Business Case

High employee turnover comes as a high cost to companies. The calculation includes everything from recruiting and training to intangible costs like loss of knowledge, decline in productivity and increased workload for other employees.

It this case we will use Machine Learning to better understand the key factors of employee turnover and use this knowledge to enhance work environment and reduce employee turnover.


To train a Machine Model we need a good amount of present and historical HR-data. Very large enterprises might have sufficient data, but most companies don’t have enough data to train a good and accurate machine learning model.

Use Case

Three companies form a collaboration, each contributing with employee data to address the challenge of limited data. However, employee data is highly sensitive and cannot be shared outside an organization.

With our platform for decentralized Machine Learning we allow the three companies to collaborate and pool their HR data. And then jointly build and train a machine learning model in a privacy preserving environment.

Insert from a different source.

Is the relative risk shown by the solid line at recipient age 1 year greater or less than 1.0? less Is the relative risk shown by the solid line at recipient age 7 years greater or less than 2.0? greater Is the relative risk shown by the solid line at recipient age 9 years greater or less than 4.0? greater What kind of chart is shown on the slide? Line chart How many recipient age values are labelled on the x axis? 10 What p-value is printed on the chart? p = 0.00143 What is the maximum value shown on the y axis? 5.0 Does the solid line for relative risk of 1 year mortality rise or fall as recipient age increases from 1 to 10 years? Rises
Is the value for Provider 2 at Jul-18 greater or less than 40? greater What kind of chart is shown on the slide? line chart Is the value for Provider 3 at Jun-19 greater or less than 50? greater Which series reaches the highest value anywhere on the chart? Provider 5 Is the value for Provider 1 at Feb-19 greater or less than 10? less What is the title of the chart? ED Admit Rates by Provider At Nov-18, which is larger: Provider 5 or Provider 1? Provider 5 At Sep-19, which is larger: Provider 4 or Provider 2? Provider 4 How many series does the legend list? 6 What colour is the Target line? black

First the parties agree on a common learning objective. In this case it is to predict and get valuable insights on employee turnover.

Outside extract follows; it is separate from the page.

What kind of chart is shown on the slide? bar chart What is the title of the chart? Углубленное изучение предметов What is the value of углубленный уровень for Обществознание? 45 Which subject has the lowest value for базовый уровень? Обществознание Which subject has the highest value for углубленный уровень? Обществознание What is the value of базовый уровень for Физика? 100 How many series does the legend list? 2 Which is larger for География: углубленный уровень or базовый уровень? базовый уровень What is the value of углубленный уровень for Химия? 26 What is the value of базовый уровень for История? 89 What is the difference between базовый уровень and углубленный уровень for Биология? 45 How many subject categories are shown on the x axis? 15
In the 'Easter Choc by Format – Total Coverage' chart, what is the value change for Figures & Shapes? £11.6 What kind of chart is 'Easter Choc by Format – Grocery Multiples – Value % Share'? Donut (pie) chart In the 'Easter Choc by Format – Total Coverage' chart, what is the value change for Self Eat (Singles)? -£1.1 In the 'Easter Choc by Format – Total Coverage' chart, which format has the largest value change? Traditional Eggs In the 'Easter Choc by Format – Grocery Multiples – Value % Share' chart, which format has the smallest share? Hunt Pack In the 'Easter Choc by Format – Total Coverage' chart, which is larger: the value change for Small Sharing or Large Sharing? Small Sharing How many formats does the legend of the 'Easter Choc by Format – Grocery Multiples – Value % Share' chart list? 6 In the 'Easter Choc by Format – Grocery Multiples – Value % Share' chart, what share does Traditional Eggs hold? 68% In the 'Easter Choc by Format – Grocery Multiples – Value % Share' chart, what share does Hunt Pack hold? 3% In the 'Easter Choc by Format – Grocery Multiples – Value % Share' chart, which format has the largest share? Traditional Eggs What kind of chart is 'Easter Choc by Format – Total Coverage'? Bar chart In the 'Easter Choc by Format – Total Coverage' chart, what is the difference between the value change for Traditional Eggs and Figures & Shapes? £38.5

Using the techniques of decentralized machine learning, the model is trained locally with employee data from each party. Parameters from each party are aggregated and the shared model is trained on data from all three companies.

By only sharing model parameters, no private or sensitive employee data are exposed from either company. And model parameters cannot be reverse-engineered to reveal any original training data.

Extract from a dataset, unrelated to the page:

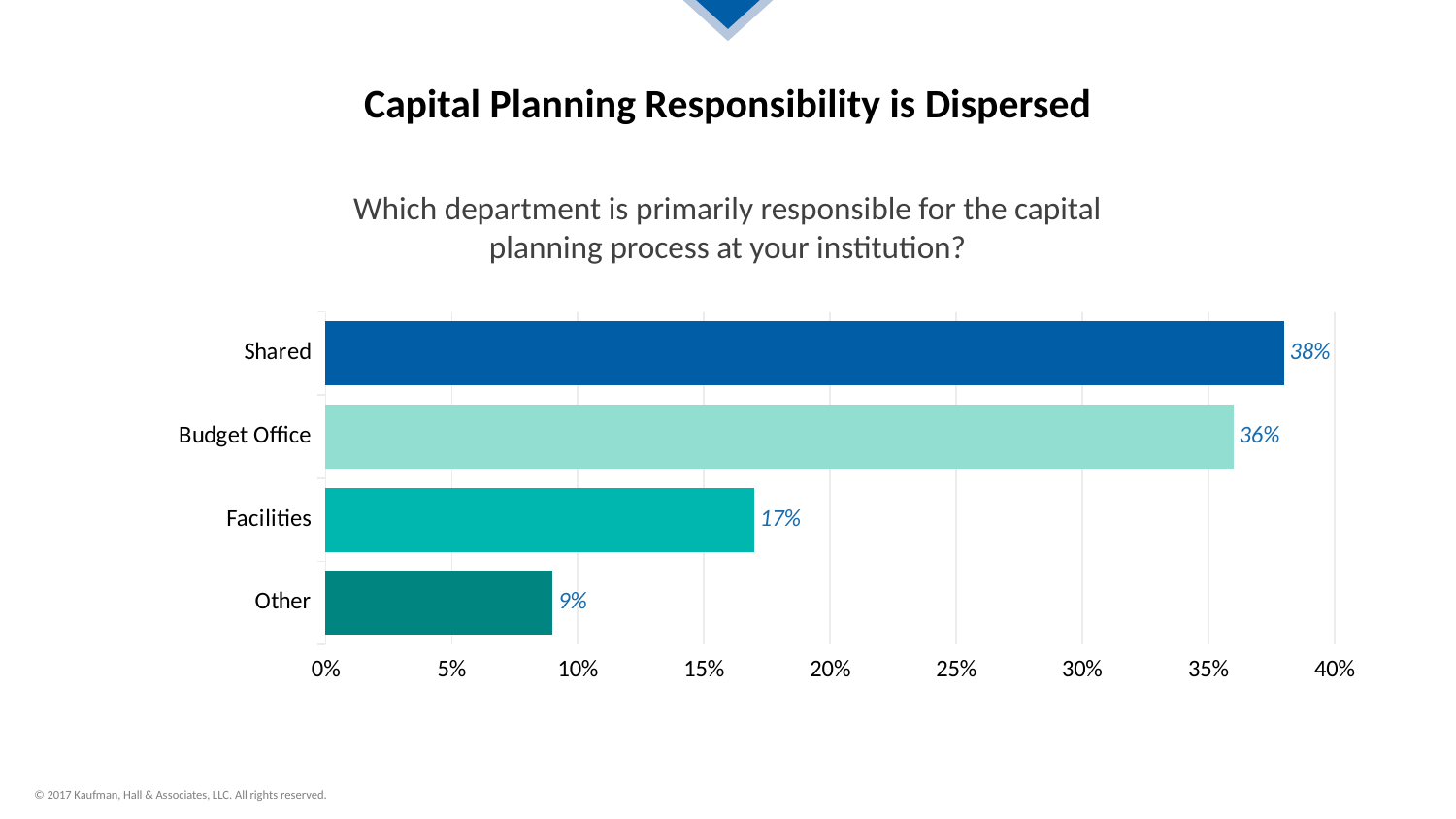
What is the difference between the values for Shared and Budget Office? 2% What is the value for Budget Office? 36% What kind of chart is shown on the slide? Bar chart Which category has the highest value? Shared What is the difference between the values for Facilities and Other? 8% What is the value for Facilities? 17% Which category has the lowest value? Other How many categories are shown in the chart? 4 What percentage of respondents said capital planning responsibility is Shared? 38% What is the value for Other? 9% What is the title of the slide? Capital Planning Responsibility is Dispersed Which is larger, the value for Facilities or the value for Other? Facilities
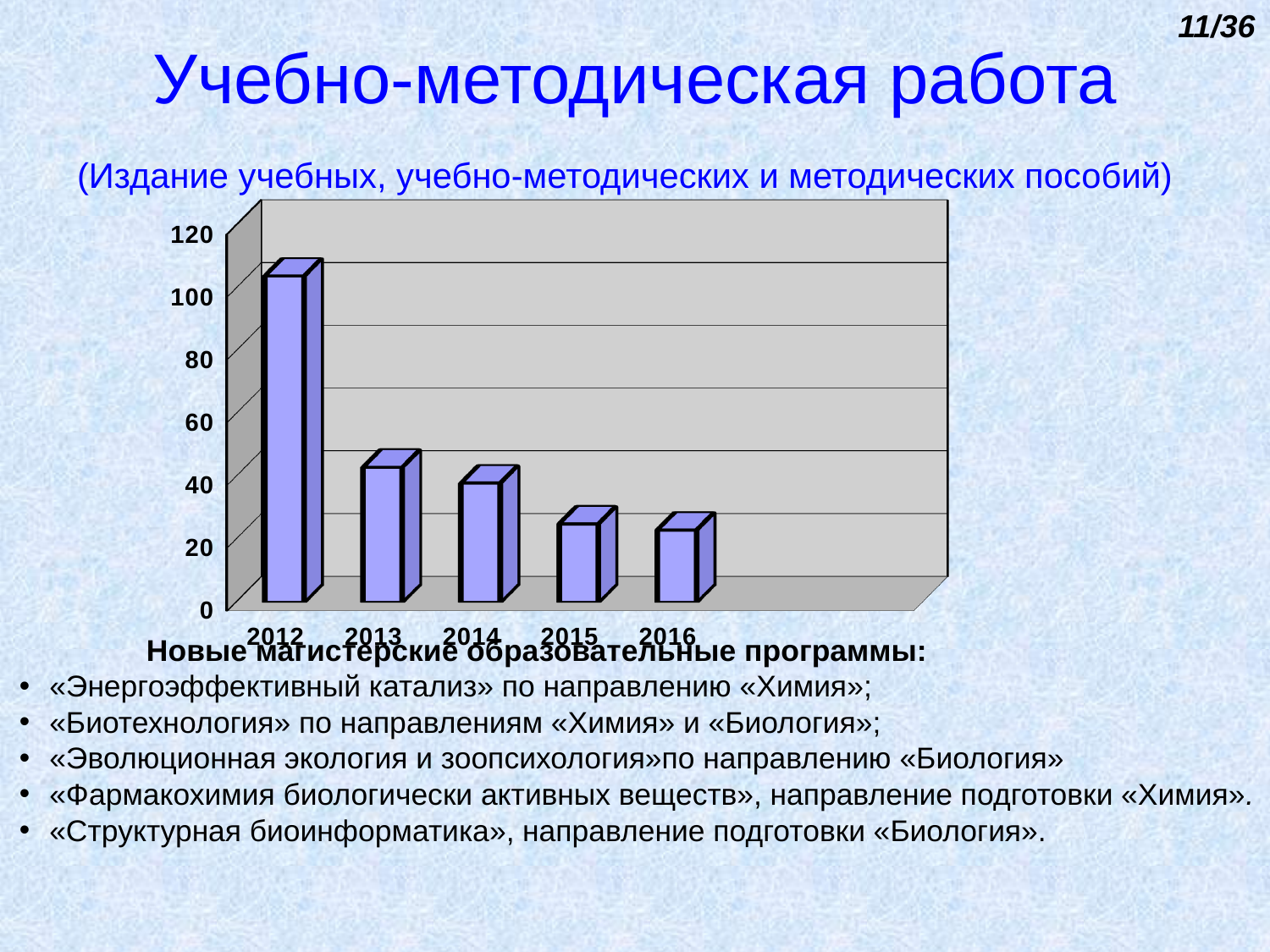
What is the highest tick value shown on the vertical axis of the chart? 120 Do the values rise or fall from 2012 to 2016? fall Which is larger, the value for 2012 or the value for 2013? 2012 Is the value for 2015 greater or less than 40? less Which year has the highest bar in the chart? 2012 Is the value for 2014 greater or less than 60? less Which is larger, the value for 2013 or the value for 2016? 2013 Is the value for 2016 greater or less than 40? less How many years are shown on the x axis of the chart? 5 What kind of chart is shown on the slide? bar chart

Finally, the trained model becomes available to all parties. Each company, can independently of the others, use the model to better understand and reduce their employee turnover.


Even though we pool data from several parties we need a reasonable set of variables (features) on each employee. And data should preferable include variables from all 3 below categories

For this case we used fictional data created by Watson Analytics. Find the sample data here


Employee retention and Machine Learning is a hot combination and depending on the use case there might be alternatives to decentralized machine learning. We can think of 3 other options:

  • A large enterprises, with sufficient HR data can train a model inhouse with traditional machine learning. No need for distributed machine learning.
  • Or you can search for an existing trained model. Is there a trained ‘employee turnover model’ available for purchase? Be aware of training data, is the model trained on data which is representative for your organization.
  • Another option is to apply cryptography. Collect and store data from all parties centrally and train a model with traditional Machine Learning. Apply advanced cryptography to ensure privacy. However, combining cryptography and machine learning is difficult and is currently an active research field.